The Open University is in the perfect position to pick up its founding mission – as education radicals. Speaking to an academic audience at the OU’s Milton Keynes campus on Tuesday 20 February, Vice-Chancellor Peter Horrocks outlined the university’s academic excellence vision. He said there is a golden opportunity to reinvent connections between academics, students and the wider population.

After almost 50 years of proving ourselves, it’s time to stop looking over our shoulders.

He said: “After almost 50 years of proving ourselves, it’s time to stop looking over our shoulders. Time to stand tall and take pride in the distinctiveness that flows from our mission. Time to build a genuinely open and confident University that grows and develops with its students for the next 50 years and beyond.”

OU embraces innovation

Vice-Chancellor, Peter Horrocks

Vice-Chancellor, Peter Horrocks

With the advances in technology and the internet, communities of learning can be enhanced. Whereas some traditional universities might find this a threat, Peter Horrocks says, “we at the OU are an academic community that embraces innovation and disruption.”

New tools and platforms are being developed at The Open University to enhance how academics link to students and enable them to reach beyond this to new learners.

Building the OU community of the future

The Vice-Chancellor talked about how, in the founding years of the OU, the BBC partnership presented a unique way for academics to connect to their students.  Through programmes such as Blue Planet 2 and Civilisations, and many others, the OU can still  take a connected, networked approach – which fits with its egalitarian ethos, and today’s digital technologies:

“Our unique relationship with the BBC allows us to make students’ learning more engaging and better connected with the world outside.
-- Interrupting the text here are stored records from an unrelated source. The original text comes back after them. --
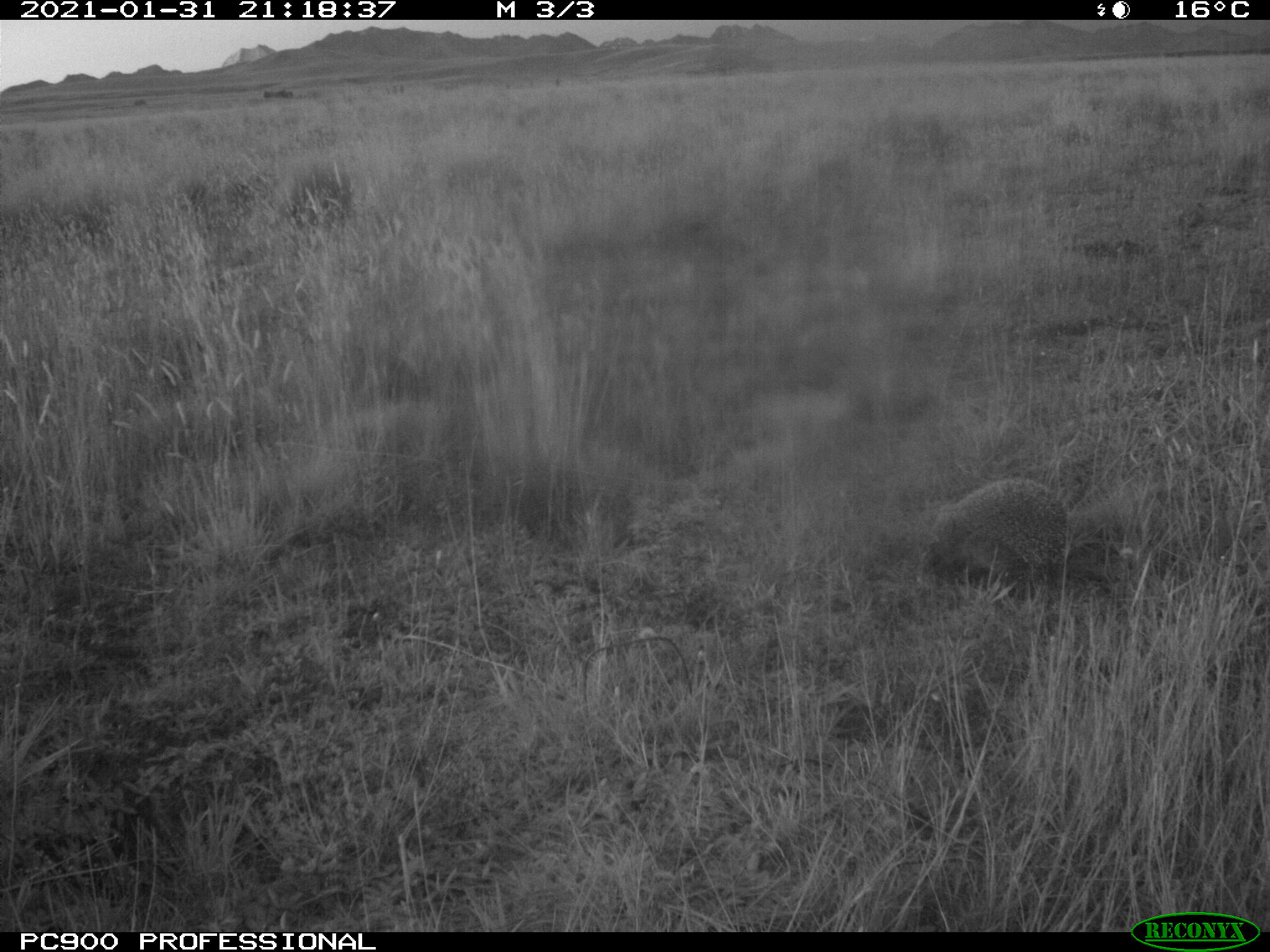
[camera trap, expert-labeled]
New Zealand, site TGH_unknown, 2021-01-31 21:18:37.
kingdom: Animalia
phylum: Chordata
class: Mammalia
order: Eulipotyphla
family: Erinaceidae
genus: Erinaceus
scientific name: Erinaceus europaeus europaeus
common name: european hedgehog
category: hedgehog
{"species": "hedgehog (european hedgehog) (Erinaceus europaeus europaeus)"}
We can use opportunities like this to galvanise and make a difference in society; redefining our mission in a digital world.”

A proud tradition of research and scholarship to build on

Research and scholarship is enhancing the experience of our students, says Peter Horrocks, having an impact on the ground and informing our teaching:

“Take the data analytical expertise of colleagues like Enrico Motta in KMi. That led to the ground-breaking MK Smart project, a collaborative research activity which helped put our city’s technology on the global map…or the incisive research into public service leadership of Professor Jean Hartley.  Based on that, she is building with colleagues an academic community of police practitioners in the Centre for Policing; a prime example of research informed teaching.”
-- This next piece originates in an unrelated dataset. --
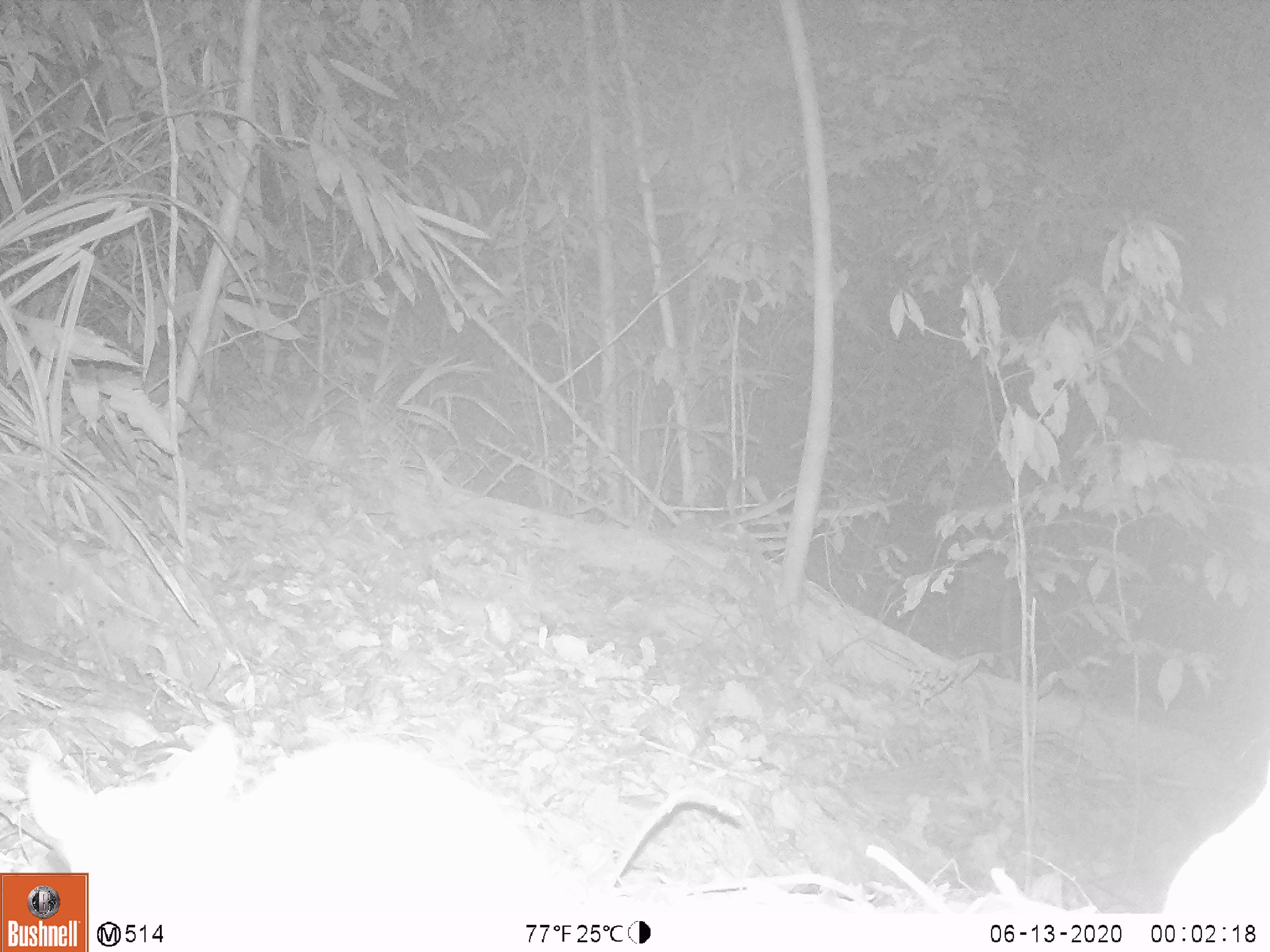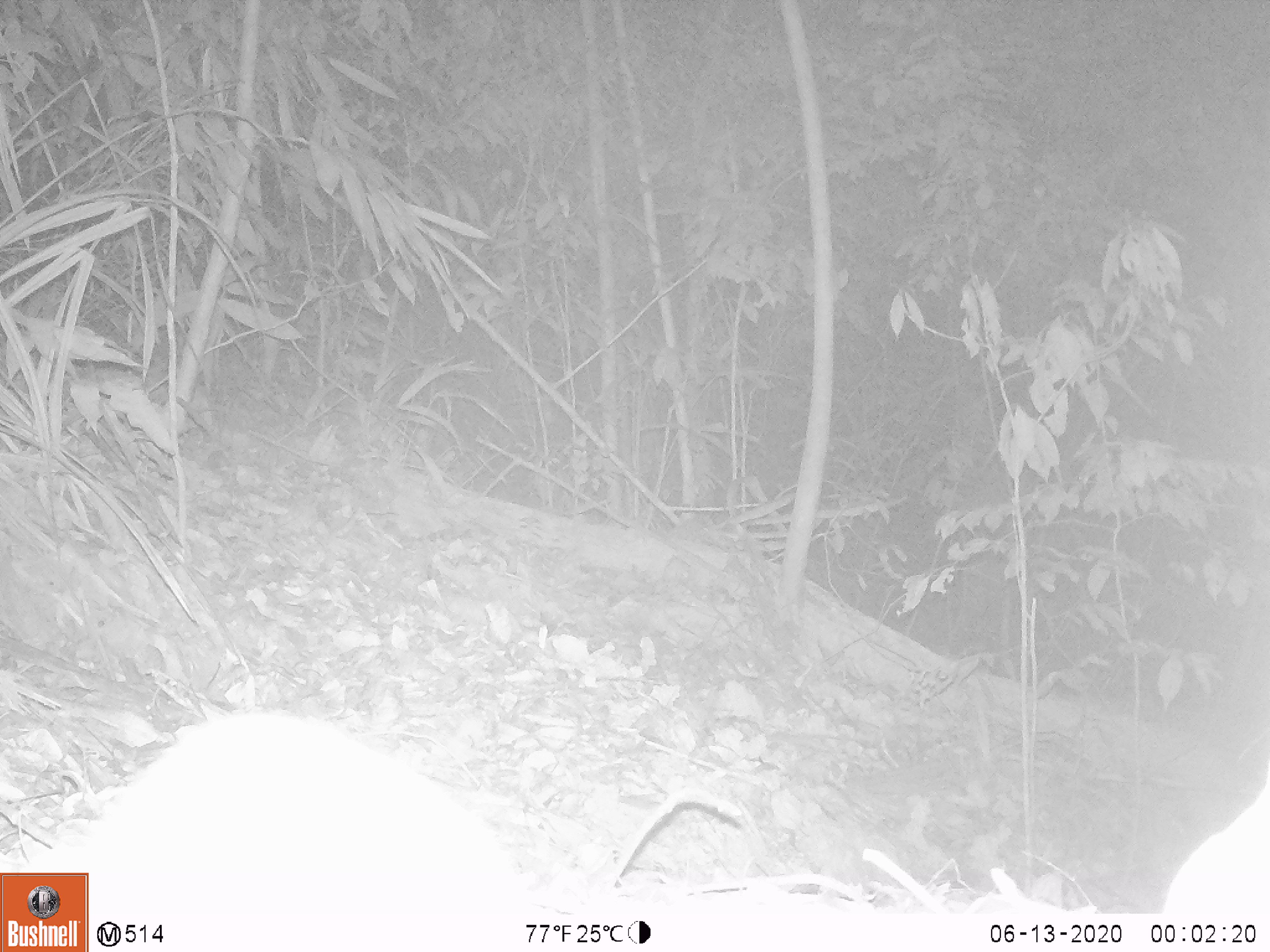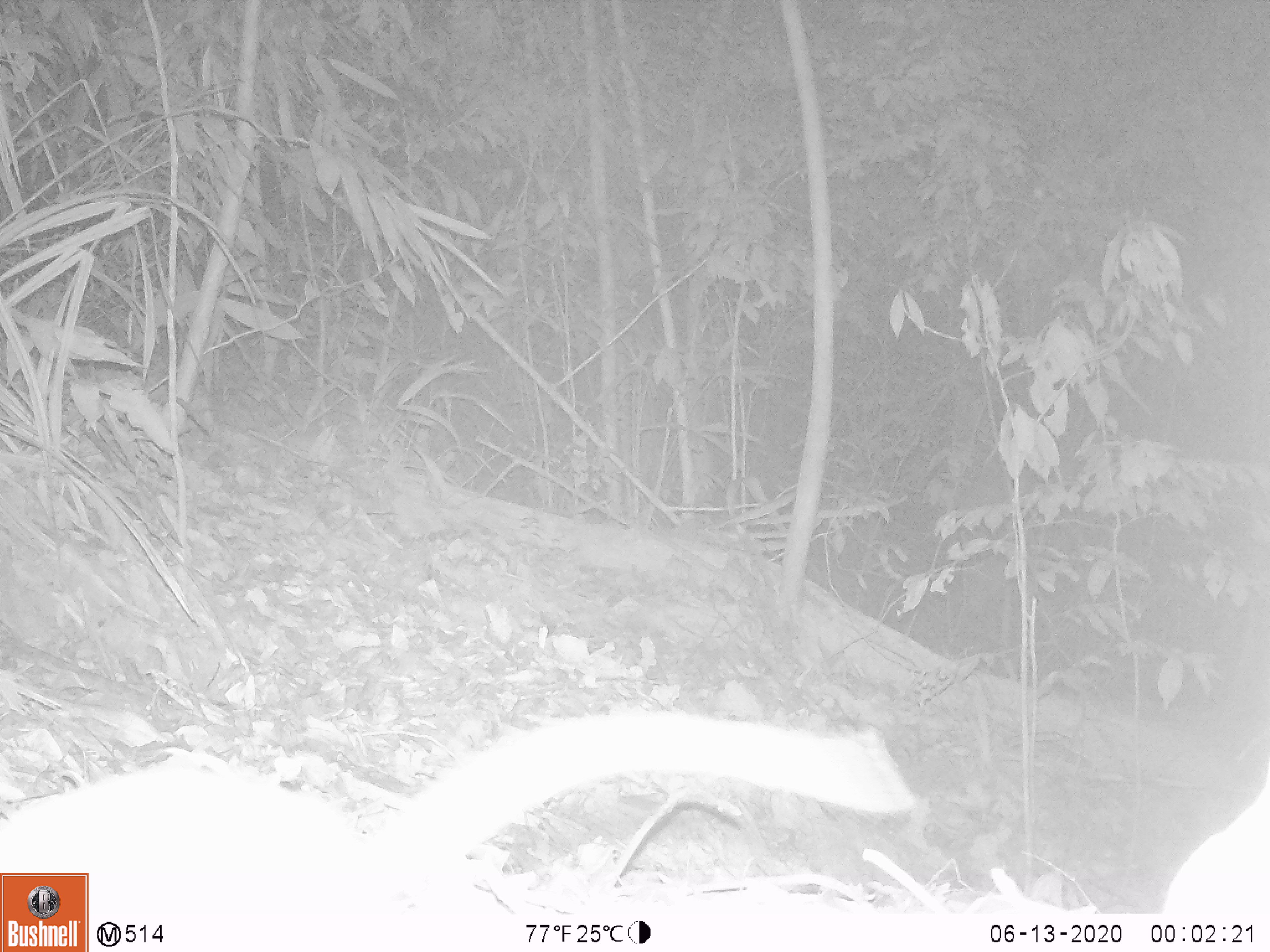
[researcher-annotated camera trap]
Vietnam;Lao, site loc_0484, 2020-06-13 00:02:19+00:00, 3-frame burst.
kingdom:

The Vice-Chancellor also drew on examples of where scholarship has benefitted students:

“Bart Rienties pioneering work on Learning Analytics, Clem Herman’s work on scholarship and gender; bringing women back into STEM, and our award-winning OpenSTEM work, which is opening up our laboratories to those who might never have the opportunity to visit one in person.”

A modern OU, responding to today’s needs

Peter Horrocks noted that the OU’s networked academic approach fits well with the urgent needs of employment, by far the strongest motivation for OU study.  He talked about the impact of Artificial Intelligence on the jobs market, saying:

“The OU’s enthusiastic, wide, engaged, digital community of scholars will be the best antidote to the risks to jobs of the fourth industrial revolution.”

Inspiring academics, delivering to learners everywhere

Students taking part in learning exercise

Peter Horrocks concluded: “We can create a future where academic authors (whether central, regional, or AL), write brilliant responsive, topical curriculum, having multiple direct contacts with a wide range of students across multiple technologies, platforms and methods, both for free and for fee. And academics convening and inspiring academic communities that extend to our alumni, the employers of our students and to wider society.

“Engaged academics delivering to learners everywhere, just as our mission compels us to. That is a definition of academic excellence that can be the OU’s and no-one else’s.”